Sunday, January 18, 2009

Murray - Adirondack Wilderness Writer and Outdoorsman

William Murray was a tall, powerful man with a keen interest in hunting, fishing, and backpacking. In the mid-1800's hiking was called "tramping" and backpacks were wicker baskets strapped to one's back. While attending college at Yale, Murray made at least two friends who would deeply influence his life, O.H. Platt and Joseph Cook. Plat was a fellow Connecticut native who discovered the wonders of hunting and bivouacking in the Adirondack wilderness. Cook was a New York native whose family's Morgan horse farm lay on the edge of the Adirondacks on Lake Champlain. Cook's father would eventually sell several of his best Morgans to Murray for his own farm.

From 1864 to 1877, Murray made annual trips to the Adirondacks, especially with Platt, but also with his first wife Isadora Hull, and also with many friends and lovers of Adventures. Murray loved to stay on Osprey Island on Racquette Lake. The island became know as Murray's Island for many years.

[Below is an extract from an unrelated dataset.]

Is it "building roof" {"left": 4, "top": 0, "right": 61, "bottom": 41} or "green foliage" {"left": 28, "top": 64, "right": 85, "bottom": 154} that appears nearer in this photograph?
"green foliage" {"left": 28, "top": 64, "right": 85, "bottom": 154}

In the spring of 1869, William published his first book, Adventures in the wilderness; or, Camp-life in the Adirondacks, which became an instant best-seller. Murray became an overnight success as an author, opened the Adirondack wilderness to the American public, and made wilderness camping and backpacking into recreations for the common person - man, woman, or child. The book's popularity created a "rush' of hundreds of new visitors to the Adirondack region that summer in search of rest, relaxation, recreation, sport, and even healing for ailments such as consumption (tuberculosis). This "rush" overtaxed the region's resources of both manpower and materials for several years. (Coincidentally, Adventures was first released on or about April Fools' Day, 1869 hence the reference to Murray's Fools.) Adventures in the Wilderness is credited with much of the growth in tourism in the Adirondacks for the next four decades.